Thanks to its many benefits including ease of installation, relatively low up-front cost, and excellent waterproofing ability, asphalt shingle is today one of the most popular materials in North America. Unfortunately, over time, roofing materials, especially asphalt shingles, tend to develop ugly black streaks and dark spots, turning them into an eyesore. To deal with this problem effectively, you should know that the dark streaks ruining your beautiful roof are not necessarily soot, dirt, or even mold. Instead, they are more likely to be a type of algae called gloeocapsa magma. Keeping this in mind, here is some more information on this topic.
An Overview of Gloeocapsa Magma
Simply put, Gloeocapsa magma is pervasive and prevalent type of blue-green algae that invades asphalt shingles, eventually causing them to discolor. To protect itself from the sun’s ultraviolet rays, gloeocapsa magma forms a dark protective outer coating and the in the process, creates the ugly dark streaks on your roof.
Ideal Conditions for Gloeocapsa Magma Growth
Similar to other alga, gloeocapsa magma thrives in a moisture-rich and shaded environment. Typically, the alga first attacks the side of a roof that receives the least amount of sunlight due to either heavy tree coverage or geography. In the US, for instance, the north-facing side tends to receive less sunlight throughout the year compared to the south-facing side. Still, it typically takes two or more months for the ugly black streaks to become visible to the naked eye. On the nutrition front, the calcium carbonate contained in asphalt shingles provides the algae with the nutrients it requires.
How Gloeocapsa Magma Spreads
At this point, it is important to note that gloeocapsa magma is airborne algae, meaning its spores travel from one point to another through the air. Because of this, only a few spores of gloeocapsa magma can eventually damage many roofs in a single neighborhood. Besides the wind, people and animals can also spread these spores.
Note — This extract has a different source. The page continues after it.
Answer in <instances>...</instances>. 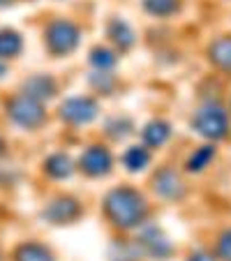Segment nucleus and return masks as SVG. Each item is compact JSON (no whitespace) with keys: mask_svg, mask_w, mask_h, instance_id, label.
<instances>
[{"mask_svg":"<svg viewBox=\"0 0 231 261\" xmlns=\"http://www.w3.org/2000/svg\"><path fill=\"white\" fill-rule=\"evenodd\" d=\"M107 211L116 224L123 227H132L137 222H141L143 213H146V203L132 190H116L111 197L107 199Z\"/></svg>","mask_w":231,"mask_h":261,"instance_id":"nucleus-1","label":"nucleus"},{"mask_svg":"<svg viewBox=\"0 0 231 261\" xmlns=\"http://www.w3.org/2000/svg\"><path fill=\"white\" fill-rule=\"evenodd\" d=\"M10 116L14 118V123L23 125V127H35V125H40L42 118H44L40 102L35 97H28V95L16 97L10 104Z\"/></svg>","mask_w":231,"mask_h":261,"instance_id":"nucleus-2","label":"nucleus"},{"mask_svg":"<svg viewBox=\"0 0 231 261\" xmlns=\"http://www.w3.org/2000/svg\"><path fill=\"white\" fill-rule=\"evenodd\" d=\"M194 127L199 129L201 134H206V137H224L226 132V116L222 109H201L197 114V118H194Z\"/></svg>","mask_w":231,"mask_h":261,"instance_id":"nucleus-3","label":"nucleus"},{"mask_svg":"<svg viewBox=\"0 0 231 261\" xmlns=\"http://www.w3.org/2000/svg\"><path fill=\"white\" fill-rule=\"evenodd\" d=\"M76 42H79V33H76V28H74L72 23L60 21V23H54L49 28V46L56 54H67V51H72L74 46H76Z\"/></svg>","mask_w":231,"mask_h":261,"instance_id":"nucleus-4","label":"nucleus"},{"mask_svg":"<svg viewBox=\"0 0 231 261\" xmlns=\"http://www.w3.org/2000/svg\"><path fill=\"white\" fill-rule=\"evenodd\" d=\"M97 114V107L90 99H69L67 104H63V118L74 120V123H86Z\"/></svg>","mask_w":231,"mask_h":261,"instance_id":"nucleus-5","label":"nucleus"},{"mask_svg":"<svg viewBox=\"0 0 231 261\" xmlns=\"http://www.w3.org/2000/svg\"><path fill=\"white\" fill-rule=\"evenodd\" d=\"M81 167L84 171H88L90 176H99V173H107L111 167V155L102 148H90L86 150V155L81 158Z\"/></svg>","mask_w":231,"mask_h":261,"instance_id":"nucleus-6","label":"nucleus"},{"mask_svg":"<svg viewBox=\"0 0 231 261\" xmlns=\"http://www.w3.org/2000/svg\"><path fill=\"white\" fill-rule=\"evenodd\" d=\"M21 51V37L14 30H0V58H10Z\"/></svg>","mask_w":231,"mask_h":261,"instance_id":"nucleus-7","label":"nucleus"},{"mask_svg":"<svg viewBox=\"0 0 231 261\" xmlns=\"http://www.w3.org/2000/svg\"><path fill=\"white\" fill-rule=\"evenodd\" d=\"M25 95L28 97H51L54 95V81L44 76H35L25 84Z\"/></svg>","mask_w":231,"mask_h":261,"instance_id":"nucleus-8","label":"nucleus"},{"mask_svg":"<svg viewBox=\"0 0 231 261\" xmlns=\"http://www.w3.org/2000/svg\"><path fill=\"white\" fill-rule=\"evenodd\" d=\"M16 261H54V259H51V254L42 245L30 243V245H23L16 252Z\"/></svg>","mask_w":231,"mask_h":261,"instance_id":"nucleus-9","label":"nucleus"},{"mask_svg":"<svg viewBox=\"0 0 231 261\" xmlns=\"http://www.w3.org/2000/svg\"><path fill=\"white\" fill-rule=\"evenodd\" d=\"M155 182H158V190L164 194V197H176V190H181V188H178V185H181V180H178L173 173H169V171H164Z\"/></svg>","mask_w":231,"mask_h":261,"instance_id":"nucleus-10","label":"nucleus"},{"mask_svg":"<svg viewBox=\"0 0 231 261\" xmlns=\"http://www.w3.org/2000/svg\"><path fill=\"white\" fill-rule=\"evenodd\" d=\"M148 153L143 150V148H132L127 155H125V164H127L130 171H139V169H143L148 164Z\"/></svg>","mask_w":231,"mask_h":261,"instance_id":"nucleus-11","label":"nucleus"},{"mask_svg":"<svg viewBox=\"0 0 231 261\" xmlns=\"http://www.w3.org/2000/svg\"><path fill=\"white\" fill-rule=\"evenodd\" d=\"M213 58L222 67H231V40H220L213 46Z\"/></svg>","mask_w":231,"mask_h":261,"instance_id":"nucleus-12","label":"nucleus"},{"mask_svg":"<svg viewBox=\"0 0 231 261\" xmlns=\"http://www.w3.org/2000/svg\"><path fill=\"white\" fill-rule=\"evenodd\" d=\"M46 171H49L51 176H67L69 173V160L63 158V155H56V158H51L49 162H46Z\"/></svg>","mask_w":231,"mask_h":261,"instance_id":"nucleus-13","label":"nucleus"},{"mask_svg":"<svg viewBox=\"0 0 231 261\" xmlns=\"http://www.w3.org/2000/svg\"><path fill=\"white\" fill-rule=\"evenodd\" d=\"M169 137V129L167 125H150V127L146 129V141L152 143V146H160V143H164V139Z\"/></svg>","mask_w":231,"mask_h":261,"instance_id":"nucleus-14","label":"nucleus"},{"mask_svg":"<svg viewBox=\"0 0 231 261\" xmlns=\"http://www.w3.org/2000/svg\"><path fill=\"white\" fill-rule=\"evenodd\" d=\"M211 158H213V148H203V150H199V153L190 160V169L192 171H199V169L206 167V162Z\"/></svg>","mask_w":231,"mask_h":261,"instance_id":"nucleus-15","label":"nucleus"},{"mask_svg":"<svg viewBox=\"0 0 231 261\" xmlns=\"http://www.w3.org/2000/svg\"><path fill=\"white\" fill-rule=\"evenodd\" d=\"M220 250H222V256H224L226 261H231V231L226 233L224 238H222V245H220Z\"/></svg>","mask_w":231,"mask_h":261,"instance_id":"nucleus-16","label":"nucleus"},{"mask_svg":"<svg viewBox=\"0 0 231 261\" xmlns=\"http://www.w3.org/2000/svg\"><path fill=\"white\" fill-rule=\"evenodd\" d=\"M192 261H213L208 254H197V256H192Z\"/></svg>","mask_w":231,"mask_h":261,"instance_id":"nucleus-17","label":"nucleus"},{"mask_svg":"<svg viewBox=\"0 0 231 261\" xmlns=\"http://www.w3.org/2000/svg\"><path fill=\"white\" fill-rule=\"evenodd\" d=\"M12 0H0V5H10Z\"/></svg>","mask_w":231,"mask_h":261,"instance_id":"nucleus-18","label":"nucleus"},{"mask_svg":"<svg viewBox=\"0 0 231 261\" xmlns=\"http://www.w3.org/2000/svg\"><path fill=\"white\" fill-rule=\"evenodd\" d=\"M0 153H3V139H0Z\"/></svg>","mask_w":231,"mask_h":261,"instance_id":"nucleus-19","label":"nucleus"},{"mask_svg":"<svg viewBox=\"0 0 231 261\" xmlns=\"http://www.w3.org/2000/svg\"><path fill=\"white\" fill-rule=\"evenodd\" d=\"M0 72H5V67H3V65H0Z\"/></svg>","mask_w":231,"mask_h":261,"instance_id":"nucleus-20","label":"nucleus"}]
</instances>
The Role of Weather in Algae Growth on Asphalt Shingles
In general, humid, warm, and coastal climates tend to create the ideal environments for the growth of gloeocapsa magma on shingles. However, with cheaper shingles becoming increasingly popular across the US, black streaks on roofs are now a common problem in virtually every part of the US, even in the northeast and Midwest states, which typically experience cold winter seasons and hot, humid summers. As previously mentioned, an algae invasion typically begins on the side of a house that receives the least amount of sunlight. This is because shaded areas generally retain more moisture, creating ideal environments for algae growth. Some of the other factors that can create a damp surface that encourages algae growth include overhanging trees and gutters that drain directly onto a roof.
Harmful Effects of Gloeocapsa magma
Gloeocapsa magma is not dangerous or harmful in itself. However, over time, it may damage your roofing shingles in several ways. For starters, it can cause the protective ultraviolet granules that cover your roofing shingles to come off. Secondly, by retaining excess moisture, the algae may cause your roof shingles to age prematurely. Thirdly, gloeocapsa magma can combine with airborne fungus, leading to the formation of lichen, which usually feeds on shingle filler. Moreover, unlike algae, lichen tends to develop roots, which not only make it harder to remove, but can also cause additional damage to your roof.
Gloeocapsa magma is a type of roof algae that mainly attacks asphalt shingles, leading to the formation of ugly dark spots or streaks. Typically, gloeocapsa magma prefers humid, warm, and coastal climates. However, the increasing use of calcium carbonate in roofing materials is driving the spread of the alga to areas that do not necessarily experience these climatic conditions.